Aim of the task » Rewrite the lines below as a numbered list, omitting any blank lines and the pictures.

Listed records »
** start **
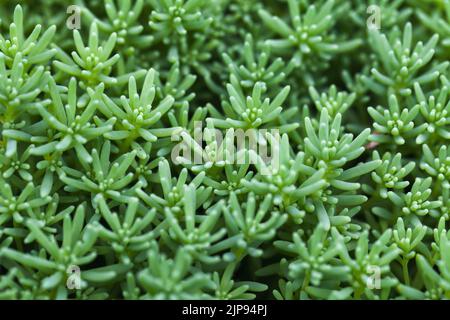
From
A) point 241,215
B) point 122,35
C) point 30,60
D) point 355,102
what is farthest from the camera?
** end **
Exercise output »
1. From
2. A) point 241,215
3. B) point 122,35
4. C) point 30,60
5. D) point 355,102
6. what is farthest from the camera?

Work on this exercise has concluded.